The team says the divergent association between severe COVID-19 and autoimmune inflammatory conditions underscores the importance of balancing immune tolerance and immunodeficiency when considering therapeutic targets for COVID therapies -19.
A pre-printed version of the research paper is available on the medRxiv* server, while the article is subject to peer review.
What did the study involve?
Certain pre-existing health conditions are known to increase the risk of severe COVID-19 and death.
Genetic variants associated with severe illness or hospitalization due to COVID-19 have been identified in genome-wide association studies of the COVID-19 Host Genetics Initiative.
The team performed a phenome-wide association study (PheWAS) on 48 genetic variants associated with critical COVID-19 and 39 variants associated with hospitalization of COVID-19.

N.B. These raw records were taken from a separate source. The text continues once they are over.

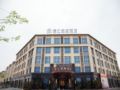 Jinjiang Metropolo Hotel - Liyang Tianmu Lake ホテルの詳細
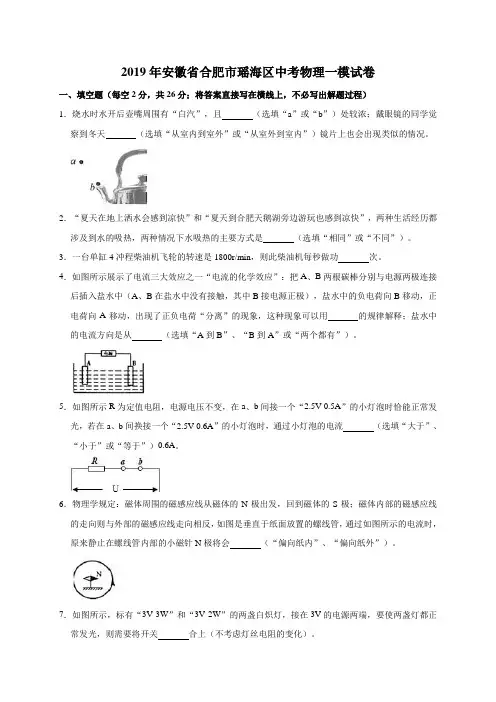 2019年安徽省合肥市瑶海区中考物理一模试卷(解析版)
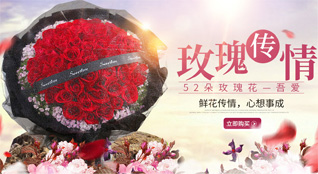 贵州贵阳清镇市流长苗族乡大树寨村鲜花速递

Among 455,683 MVP participants (mean age 68), Verma and colleagues tested genetic variants associated with severe COVID-19 for associations between 1,559 phenotypes, as well as 353,365 UK Biobank participants and 1,064 phenotypes.
Two genetic variants (rs550057, rs505922) at the locus of the ABO blood group system were associated with the highest number of phenotypes for health problems, with the most significant increases in the risk of venous embolism (27% increase) and thrombosis (31%).
“Genetic variations in ABO are an established risk factor for the severity of COVID-19,” the team says. “Patients with blood group A have a higher risk of requiring mechanical ventilation and a prolonged stay in intensive care compared to patients with blood group O.”
These same variations in ABO are known to be associated with several blood clotting disorders in hospitalized COVID-19 patients, including deep vein thrombosis and pulmonary embolism.
Conceptual model of the relationship between TYK2 (rs34536133) with a reduced risk of psoriasis, psoriatic arthritis, rheumatoid arthritis and simultaneously an increased risk of severity of COVID-19.
What about other conditions?
Of more than 60 respiratory conditions tested, only idiopathic pulmonary fibrosis and asthma shared variants with severe COVID-19.
A single nucleotide polymorphism (SNP) rs74956615 at the PTB-binding ribonucleoprotein locus 1 (RAVER1) was associated with a 29% and 22% reduced risk for autoimmune diseases psoriasis and rheumatoid arthritis, respectively.
The study also found that a known functional missense in the tyrosine kinase 2 (Tyk2) variant (SNP rs34536443) in the region exhibited the highest binding imbalance with rs74956615, suggesting that this variant resulted in the majority of the risk reduced.
The team says recent studies looking at potentially important pathways for the progression of COVID-19 have highlighted TYK2 and its downstream signaling pathway via type 1 interferons as a potential target for treatment.
“The existing literature may help explain the dual association between a reduced risk of autoimmune diseases such as psoriasis and RA and an increased risk of severe COVID via TYK2,” the researchers write.
The TYK2 enzyme plays a vital role in the inflammatory response and in type 1 interferon signaling – part of the innate immune response that blocks the spread of a virus from infected cells to uninfected cells, explains the team.
What are the implications of the study?
“In this large-scale PheWAS, we have identified a shared genetic architecture between variants associated with severe COVID-19 and other complex conditions using data from MVP, one of the largest and most diverse biobanks in the world. world, with replication in UKBB, ”writes Verma and colleagues.
Researchers say the divergent association between severe COVID-19 and autoimmune inflammatory conditions underscores the importance of balancing immune tolerance and immunodeficiency.
“This balance will be important when considering therapeutic targets for COVID-19 therapies where the pathways can control both inflammation and the host’s viral response,” they write.
“In addition, our results suggest that the PheWAS approach may be a useful tool to identify clinical factors related to emerging infectious diseases regarding severity or complications when genomic data is available,” the team explains.
medRxiv publishes preliminary scientific reports that are not peer reviewed and, therefore, should not be considered conclusive, guide clinical practice / health-related behaviors, or be treated as established information.